> _Your task_:
Transcribe the stretch of entries below from the line with "步驟 2 用溫水輕柔地洗淨面膜，以輕柔的畫圈方式按摩達到徹底去角質的效果" through the line with "Remove the cap of the end plug", exactly and with both ends included; leave out all other lines.

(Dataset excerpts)
--
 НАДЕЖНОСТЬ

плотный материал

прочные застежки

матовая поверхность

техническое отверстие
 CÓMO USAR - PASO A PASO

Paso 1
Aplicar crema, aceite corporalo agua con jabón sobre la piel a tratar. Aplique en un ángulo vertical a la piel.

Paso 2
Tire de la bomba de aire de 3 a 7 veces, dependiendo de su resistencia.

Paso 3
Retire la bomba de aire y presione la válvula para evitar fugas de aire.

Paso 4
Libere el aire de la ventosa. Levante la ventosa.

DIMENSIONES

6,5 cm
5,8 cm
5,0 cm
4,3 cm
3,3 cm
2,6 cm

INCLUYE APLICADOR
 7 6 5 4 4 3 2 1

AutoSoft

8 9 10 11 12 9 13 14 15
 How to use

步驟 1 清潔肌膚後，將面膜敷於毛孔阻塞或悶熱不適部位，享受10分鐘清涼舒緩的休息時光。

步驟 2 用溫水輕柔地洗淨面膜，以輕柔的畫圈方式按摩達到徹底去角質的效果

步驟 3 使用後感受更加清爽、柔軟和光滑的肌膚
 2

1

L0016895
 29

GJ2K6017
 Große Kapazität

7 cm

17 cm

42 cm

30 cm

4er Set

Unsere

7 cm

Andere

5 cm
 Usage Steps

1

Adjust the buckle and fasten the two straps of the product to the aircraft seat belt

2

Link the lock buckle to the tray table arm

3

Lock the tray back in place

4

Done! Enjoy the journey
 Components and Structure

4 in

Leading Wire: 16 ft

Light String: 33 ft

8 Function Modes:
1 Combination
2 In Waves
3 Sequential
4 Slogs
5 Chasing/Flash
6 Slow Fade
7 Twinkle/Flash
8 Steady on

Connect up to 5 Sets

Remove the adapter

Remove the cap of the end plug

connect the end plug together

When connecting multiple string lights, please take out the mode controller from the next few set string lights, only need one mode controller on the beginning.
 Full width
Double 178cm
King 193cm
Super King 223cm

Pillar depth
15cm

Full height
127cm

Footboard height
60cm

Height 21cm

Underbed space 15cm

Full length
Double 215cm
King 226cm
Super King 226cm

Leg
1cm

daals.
--
> _Completed exercise_:
步驟 2 用溫水輕柔地洗淨面膜，以輕柔的畫圈方式按摩達到徹底去角質的效果

步驟 3 使用後感受更加清爽、柔軟和光滑的肌膚
 2

1

L0016895
 29

GJ2K6017
 Große Kapazität

7 cm

17 cm

42 cm

30 cm

4er Set

Unsere

7 cm

Andere

5 cm
 Usage Steps

1

Adjust the buckle and fasten the two straps of the product to the aircraft seat belt

2

Link the lock buckle to the tray table arm

3

Lock the tray back in place

4

Done! Enjoy the journey
 Components and Structure

4 in

Leading Wire: 16 ft

Light String: 33 ft

8 Function Modes:
1 Combination
2 In Waves
3 Sequential
4 Slogs
5 Chasing/Flash
6 Slow Fade
7 Twinkle/Flash
8 Steady on

Connect up to 5 Sets

Remove the adapter

Remove the cap of the end plug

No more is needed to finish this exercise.